[PATCHv7 01/11] clockevents: Prefer CPU local devices over global devices

Stephen Boyd sboyd at codeaurora.org
Thu Jun 6 18:38:48 EDT 2013


On 06/07, Daniel Lezcano wrote:
> On 06/06/2013 08:04 PM, Stephen Boyd wrote:
> > On 06/06, Daniel Lezcano wrote:
> >> On 06/03/2013 10:33 PM, Stephen Boyd wrote:
> >>> On an SMP system with only one global clockevent and a dummy
> >>> clockevent per CPU we run into problems.

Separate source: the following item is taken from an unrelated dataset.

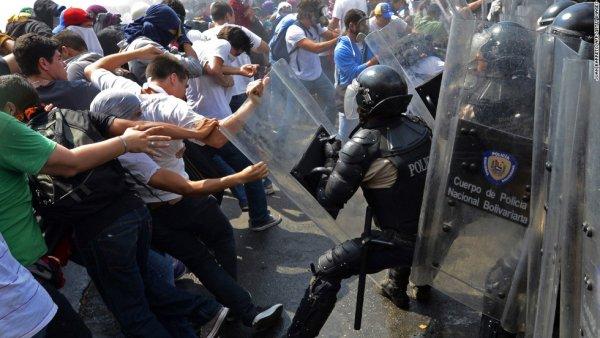Khủng hoảng kinh tế Venezuela: Thiếu thức ăn, dân tràn vào siêu thị cướp bóc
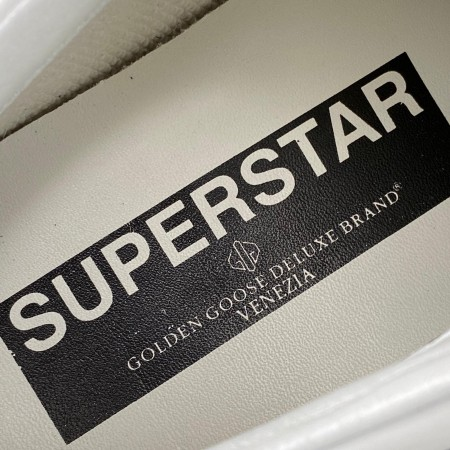 GOLDEN GOOSE SUPER STAR LİMİTED CLASSİC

We want the dummy
> >>> clockevents to be registered as the per CPU tick devices, but
> >>> we can only achieve that if we register the dummy clockevents
> >>> before the global clockevent or if we artificially inflate the
> >>> rating of the dummy clockevents to be higher than the rating
> >>> of the global clockevent. Failure to do so leads to boot
> >>> hangs when the dummy timers are registered on all other CPUs
> >>> besides the CPU that accepted the global clockevent as its tick
> >>> device and there is no broadcast timer to poke the dummy
> >>> devices.
> >>>
> >>> If we're registering multiple clockevents and one clockevent is
> >>> global and the other is local to a particular CPU we should
> >>> choose to use the local clockevent regardless of the rating of
> >>> the device. This way, if the clockevent is a dummy it will take
> >>> the tick device duty as long as there isn't a higher rated tick
> >>> device and any global clockevent will be bumped out into
> >>> broadcast mode, fixing the problem described above.
> >>
> >> It is not clear the connection between the changelog, the patch and the
> >> comment. Could you clarify a bit ?
> >>
> > 
> > There is one tick device per-cpu and one broadcast device. The
> > broadcast device can only be a global clockevent, whereas the
> > per-cpu tick device can be a global clockevent or a per-cpu
> > clockevent. The code tries hard to keep per-cpu clockevents in
> > the tick device slots but it has an ordering/rating requirement
> > that doesn't work when there are only dummy per-cpu devices and
> > one global device.
> > 
> > Perhaps an example will help. Let's say you only have one global
> > clockevent such as the sp804, and you have SMP enabled. To
> > support SMP we have to register dummy clockevents on each CPU so
> > that the sp804 can go into broadcast mode. If we don't do this,
> > only the CPU that registered the sp804 will get interrupts while
> > the other CPUs will be left with no tick device and thus no
> > scheduling. To fix this we register dummy clockevents on all the
> > CPUs _before_ we register the sp804 to force the sp804 into the
> > broadcast slot. Or we give the dummy clockevents a higher rating
> > than the sp804 so that when we register them after the sp804 the
> > sp804 is bumped out to broadcast duty.
> > 
> > If the dummy devices are registered before the sp804 we can give
> > the dummies a low rating and the sp804 will still go into the
> > broadcast slot due to this code:
> > 
> > 	/*
> > 	 * If we have a cpu local device already, do not replace it
> > 	 * by a non cpu local device
> > 	 */
> > 	if (curdev && cpumask_equal(curdev->cpumask, cpumask_of(cpu)))
> > 		goto out_bc;
> > 
> > If we register the sp804 before the dummies we're also fine as
> > long as the rating of the dummy is more than the sp804.  Playing
> > games with the dummy rating is not very nice so this patch fixes
> > it by allowing the per-cpu device to replace the global device no
> > matter what the rating of the global device is.
> > 
> > This fixes the sp804 case when the dummy is rated lower than
> > sp804 and it removes any ordering requirement from the
> > registration of clockevents. It also completes the logic above
> > where we prefer cpu local devices over non cpu local devices.
> 
> Thanks for the detailed explanation.
> 
> Did Thomas reacted to this patch ?
> 

So far there has been no response from Thomas.